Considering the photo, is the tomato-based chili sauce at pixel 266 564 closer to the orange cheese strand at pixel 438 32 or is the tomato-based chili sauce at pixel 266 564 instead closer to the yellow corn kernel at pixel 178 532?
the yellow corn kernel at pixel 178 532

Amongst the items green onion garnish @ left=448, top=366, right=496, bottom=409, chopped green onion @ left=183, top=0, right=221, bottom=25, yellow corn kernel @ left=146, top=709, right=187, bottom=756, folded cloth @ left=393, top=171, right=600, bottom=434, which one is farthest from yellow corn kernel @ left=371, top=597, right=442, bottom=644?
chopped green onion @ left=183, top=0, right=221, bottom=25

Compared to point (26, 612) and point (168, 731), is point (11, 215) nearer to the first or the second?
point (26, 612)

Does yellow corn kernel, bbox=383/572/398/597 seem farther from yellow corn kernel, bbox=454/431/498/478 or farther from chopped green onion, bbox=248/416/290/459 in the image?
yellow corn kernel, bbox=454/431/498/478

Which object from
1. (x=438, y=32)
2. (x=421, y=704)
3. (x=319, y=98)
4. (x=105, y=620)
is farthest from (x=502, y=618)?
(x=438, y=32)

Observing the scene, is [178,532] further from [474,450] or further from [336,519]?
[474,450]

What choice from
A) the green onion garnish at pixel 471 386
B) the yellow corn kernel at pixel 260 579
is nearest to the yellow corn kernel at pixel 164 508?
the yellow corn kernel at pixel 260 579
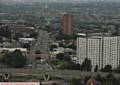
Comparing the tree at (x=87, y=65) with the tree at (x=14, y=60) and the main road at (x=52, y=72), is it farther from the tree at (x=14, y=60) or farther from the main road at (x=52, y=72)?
the tree at (x=14, y=60)

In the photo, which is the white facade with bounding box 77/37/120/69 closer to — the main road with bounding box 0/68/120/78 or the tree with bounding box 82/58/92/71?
the tree with bounding box 82/58/92/71

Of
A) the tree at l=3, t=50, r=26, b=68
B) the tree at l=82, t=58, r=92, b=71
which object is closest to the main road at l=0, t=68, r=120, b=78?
the tree at l=82, t=58, r=92, b=71

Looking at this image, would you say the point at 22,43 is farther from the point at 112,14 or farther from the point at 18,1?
the point at 18,1

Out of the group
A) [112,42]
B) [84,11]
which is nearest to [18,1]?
[84,11]

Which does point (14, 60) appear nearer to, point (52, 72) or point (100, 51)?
point (52, 72)

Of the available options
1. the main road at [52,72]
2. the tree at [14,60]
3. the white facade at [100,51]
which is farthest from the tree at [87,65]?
the tree at [14,60]
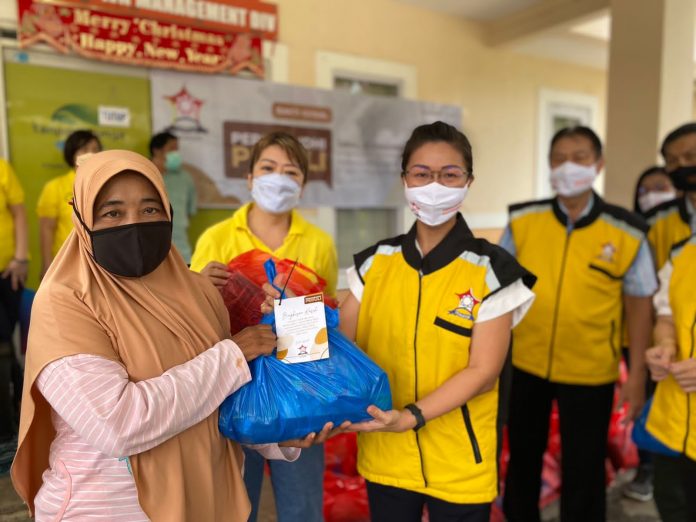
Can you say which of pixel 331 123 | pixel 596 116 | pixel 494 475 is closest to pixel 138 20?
pixel 331 123

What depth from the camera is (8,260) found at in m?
2.96

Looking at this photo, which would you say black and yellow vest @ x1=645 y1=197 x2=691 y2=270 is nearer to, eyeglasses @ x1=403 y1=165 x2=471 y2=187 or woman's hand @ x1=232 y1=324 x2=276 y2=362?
eyeglasses @ x1=403 y1=165 x2=471 y2=187

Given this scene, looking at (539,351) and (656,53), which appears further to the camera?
(656,53)

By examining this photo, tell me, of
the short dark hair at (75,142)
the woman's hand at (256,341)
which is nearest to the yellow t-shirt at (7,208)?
the short dark hair at (75,142)

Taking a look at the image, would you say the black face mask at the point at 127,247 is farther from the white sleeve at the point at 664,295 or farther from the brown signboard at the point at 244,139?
the brown signboard at the point at 244,139

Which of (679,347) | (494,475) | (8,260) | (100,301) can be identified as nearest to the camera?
(100,301)

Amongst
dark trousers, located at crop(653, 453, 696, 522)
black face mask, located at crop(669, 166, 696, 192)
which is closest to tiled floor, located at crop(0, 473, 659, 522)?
dark trousers, located at crop(653, 453, 696, 522)

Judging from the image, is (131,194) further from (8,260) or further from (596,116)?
(596,116)

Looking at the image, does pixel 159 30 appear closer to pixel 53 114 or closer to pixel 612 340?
pixel 53 114

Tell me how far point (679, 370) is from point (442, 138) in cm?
89

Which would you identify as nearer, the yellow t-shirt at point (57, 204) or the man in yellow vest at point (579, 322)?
the man in yellow vest at point (579, 322)

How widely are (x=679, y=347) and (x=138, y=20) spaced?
12.3 feet

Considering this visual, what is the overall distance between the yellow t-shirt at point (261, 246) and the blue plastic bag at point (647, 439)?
1012mm

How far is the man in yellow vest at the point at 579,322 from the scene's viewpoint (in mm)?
1810
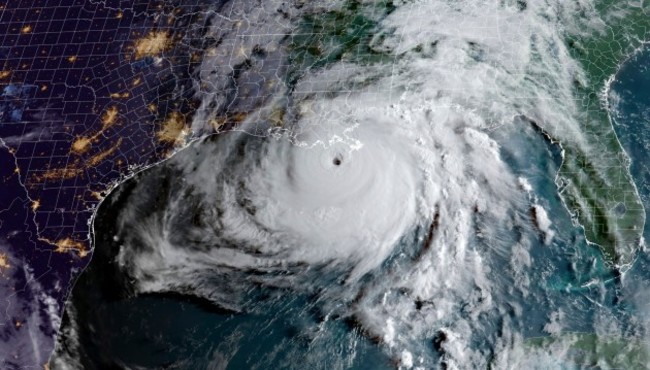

● **Set exercise**
Output the listing from the line containing "Tell me how" up to and including its final line as a Markdown table with the columns Row and Line, one numbered row per line. Skip blank lines and leave the pictures out.

● **Result for this task**
| Row | Line |
|---|---|
| 1 | Tell me how far point (679, 370) is from point (442, 138) in cm? |
| 2 | 89 |
| 3 | Which would you identify as nearer, the yellow t-shirt at point (57, 204) or the man in yellow vest at point (579, 322)? |
| 4 | the man in yellow vest at point (579, 322) |
| 5 | How widely are (x=679, y=347) and (x=138, y=20) spaced? |
| 6 | 12.3 feet |
| 7 | Considering this visual, what is the overall distance between the yellow t-shirt at point (261, 246) and the blue plastic bag at point (647, 439)? |
| 8 | 1012mm |
| 9 | How far is the man in yellow vest at the point at 579,322 from the scene's viewpoint (in mm)? |
| 10 | 1810 |